Matches the GPOTABLE tag

derive_nodes(xml, processor=None)

matches(xml)

regparser.tree.xml_parser.preprocessors module

Set of transforms we run on notice XML to account for common inaccuracies in the XML

class regparser.tree.xml_parser.preprocessors.ApprovalsFP

Bases: regparser.tree.xml_parser.preprocessors.PreProcessorBase

We expect certain text to an APPRO tag, but it is often mistakenly found inside FP tags. We use REGEX to determine which nodes need to be fixed.

REGEX = <_sre.SRE_Pattern object at 0x3d997a0>

static strip_extracts(xml)

APPROs should not be alone in an EXTRACT

transform(xml)

class regparser.tree.xml_parser.preprocessors.ExtractTags

Bases: regparser.tree.xml_parser.preprocessors.PreProcessorBase

Often, what should be a single EXTRACT tag is broken up by incorrectly positioned subtags. Try to find any such EXTRACT sandwiches and merge.

FILLING = (u'FTNT', u'GPOTABLE')

combine_with_following(extract, include_tag)
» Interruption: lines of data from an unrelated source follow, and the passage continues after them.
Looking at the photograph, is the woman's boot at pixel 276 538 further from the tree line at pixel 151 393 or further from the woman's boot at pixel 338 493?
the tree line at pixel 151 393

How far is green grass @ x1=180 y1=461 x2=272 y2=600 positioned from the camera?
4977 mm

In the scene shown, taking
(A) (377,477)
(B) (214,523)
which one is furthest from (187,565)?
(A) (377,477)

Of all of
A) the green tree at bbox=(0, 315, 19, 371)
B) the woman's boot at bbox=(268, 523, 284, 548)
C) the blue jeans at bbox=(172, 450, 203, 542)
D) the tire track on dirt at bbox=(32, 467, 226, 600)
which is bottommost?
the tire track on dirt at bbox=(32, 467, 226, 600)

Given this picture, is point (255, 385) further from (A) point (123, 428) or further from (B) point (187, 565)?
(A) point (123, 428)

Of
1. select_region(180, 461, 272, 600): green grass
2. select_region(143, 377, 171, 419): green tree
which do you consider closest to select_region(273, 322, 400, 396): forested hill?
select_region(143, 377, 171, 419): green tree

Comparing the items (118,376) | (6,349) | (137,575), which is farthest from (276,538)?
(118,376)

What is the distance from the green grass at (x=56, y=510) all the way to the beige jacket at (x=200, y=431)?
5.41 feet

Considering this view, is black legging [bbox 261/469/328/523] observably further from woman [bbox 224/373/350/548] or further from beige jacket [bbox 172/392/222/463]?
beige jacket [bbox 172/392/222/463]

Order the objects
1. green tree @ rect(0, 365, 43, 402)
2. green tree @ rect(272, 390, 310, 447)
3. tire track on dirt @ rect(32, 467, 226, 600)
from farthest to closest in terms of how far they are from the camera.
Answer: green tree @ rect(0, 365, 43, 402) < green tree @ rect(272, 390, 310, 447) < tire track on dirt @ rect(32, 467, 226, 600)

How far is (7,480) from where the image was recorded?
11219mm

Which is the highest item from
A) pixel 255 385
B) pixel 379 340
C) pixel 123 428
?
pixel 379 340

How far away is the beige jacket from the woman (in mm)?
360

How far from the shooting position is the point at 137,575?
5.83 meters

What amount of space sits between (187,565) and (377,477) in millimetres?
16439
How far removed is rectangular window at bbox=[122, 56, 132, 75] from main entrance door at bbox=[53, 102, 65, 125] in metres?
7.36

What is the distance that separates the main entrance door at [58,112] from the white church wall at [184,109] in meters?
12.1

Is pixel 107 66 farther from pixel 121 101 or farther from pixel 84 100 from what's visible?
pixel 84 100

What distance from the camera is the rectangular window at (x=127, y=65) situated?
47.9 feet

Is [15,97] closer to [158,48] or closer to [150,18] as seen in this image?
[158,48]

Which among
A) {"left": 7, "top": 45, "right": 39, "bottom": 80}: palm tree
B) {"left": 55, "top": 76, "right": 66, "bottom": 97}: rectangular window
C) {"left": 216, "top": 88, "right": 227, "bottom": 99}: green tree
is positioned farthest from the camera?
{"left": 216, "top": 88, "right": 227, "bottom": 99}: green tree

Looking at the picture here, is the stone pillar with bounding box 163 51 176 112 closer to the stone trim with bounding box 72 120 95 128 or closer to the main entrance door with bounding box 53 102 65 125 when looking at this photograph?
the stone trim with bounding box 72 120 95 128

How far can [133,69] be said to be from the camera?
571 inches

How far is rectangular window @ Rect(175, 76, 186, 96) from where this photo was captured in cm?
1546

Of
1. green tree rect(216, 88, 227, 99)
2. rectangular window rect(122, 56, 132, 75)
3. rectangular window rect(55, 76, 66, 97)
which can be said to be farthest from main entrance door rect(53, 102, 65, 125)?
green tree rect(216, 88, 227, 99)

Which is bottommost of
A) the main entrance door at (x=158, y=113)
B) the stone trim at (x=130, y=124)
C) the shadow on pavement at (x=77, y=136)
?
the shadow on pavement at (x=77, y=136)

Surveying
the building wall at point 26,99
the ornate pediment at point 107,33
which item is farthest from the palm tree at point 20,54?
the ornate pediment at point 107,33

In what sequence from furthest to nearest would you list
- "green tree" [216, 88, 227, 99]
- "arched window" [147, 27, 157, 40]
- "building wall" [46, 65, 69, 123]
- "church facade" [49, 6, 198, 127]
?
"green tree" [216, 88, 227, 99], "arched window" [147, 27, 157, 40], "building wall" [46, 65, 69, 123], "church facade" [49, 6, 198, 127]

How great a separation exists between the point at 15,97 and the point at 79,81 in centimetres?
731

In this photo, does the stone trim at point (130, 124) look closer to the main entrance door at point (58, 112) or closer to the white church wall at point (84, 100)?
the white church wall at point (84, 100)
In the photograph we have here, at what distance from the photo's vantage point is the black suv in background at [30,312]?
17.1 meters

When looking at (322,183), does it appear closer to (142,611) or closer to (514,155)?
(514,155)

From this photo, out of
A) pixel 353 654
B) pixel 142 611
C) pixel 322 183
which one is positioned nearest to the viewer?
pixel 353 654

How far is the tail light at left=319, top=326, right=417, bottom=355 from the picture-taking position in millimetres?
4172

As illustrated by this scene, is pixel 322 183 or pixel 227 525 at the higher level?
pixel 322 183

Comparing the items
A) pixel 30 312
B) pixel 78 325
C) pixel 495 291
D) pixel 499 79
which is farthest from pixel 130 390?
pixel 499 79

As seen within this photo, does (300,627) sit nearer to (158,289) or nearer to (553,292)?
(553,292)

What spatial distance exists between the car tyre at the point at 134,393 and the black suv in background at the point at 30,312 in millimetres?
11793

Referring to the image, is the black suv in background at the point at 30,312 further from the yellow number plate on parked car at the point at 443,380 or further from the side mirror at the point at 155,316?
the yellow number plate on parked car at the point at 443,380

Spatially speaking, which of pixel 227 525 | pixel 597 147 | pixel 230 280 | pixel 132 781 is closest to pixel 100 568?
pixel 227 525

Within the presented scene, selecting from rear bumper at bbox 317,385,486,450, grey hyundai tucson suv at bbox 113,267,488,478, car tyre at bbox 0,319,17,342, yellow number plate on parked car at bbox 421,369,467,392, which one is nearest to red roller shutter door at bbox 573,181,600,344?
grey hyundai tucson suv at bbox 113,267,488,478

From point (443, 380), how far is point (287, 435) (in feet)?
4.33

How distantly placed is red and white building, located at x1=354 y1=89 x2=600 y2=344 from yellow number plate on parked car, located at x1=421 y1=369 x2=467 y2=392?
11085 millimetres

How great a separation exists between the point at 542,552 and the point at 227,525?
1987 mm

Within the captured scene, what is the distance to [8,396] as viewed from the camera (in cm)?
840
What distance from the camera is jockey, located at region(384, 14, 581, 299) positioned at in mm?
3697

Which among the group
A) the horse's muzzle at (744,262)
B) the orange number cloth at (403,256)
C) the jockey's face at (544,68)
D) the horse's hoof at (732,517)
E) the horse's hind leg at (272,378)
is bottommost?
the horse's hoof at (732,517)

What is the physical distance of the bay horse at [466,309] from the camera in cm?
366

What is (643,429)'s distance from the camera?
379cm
We need to merge an extract with the following tag. Rather than iterating over the node, text, tail text, etc. we’re taking a more naive solution: convert to a string, reparse

extract_pair(extract)

Checks for and merges two EXTRACT tags in sequence

sandwich(extract)

Checks for this pattern: EXTRACT FILLING EXTRACT, and, if present, combines the first two tags. The two EXTRACTs would get merged in a later pass

static strip_root_tag(string)

transform(xml)

class regparser.tree.xml_parser.preprocessors.Footnotes

Bases: regparser.tree.xml_parser.preprocessors.PreProcessorBase

The XML separates the content of footnotes and where they are referenced. To make it more semantic (and easier to process), we find the relevant footnote and attach its text to the references. We also need to split references apart if multiple footnotes apply to the same <SU>

IS_REF_PREDICATE = u'not(ancestor::TNOTE) and not(ancestor::FTNT)'

XPATH_FIND_NOTE_TPL = u"./following::SU[(ancestor::TNOTE or ancestor::FTNT) and text()='{0}']"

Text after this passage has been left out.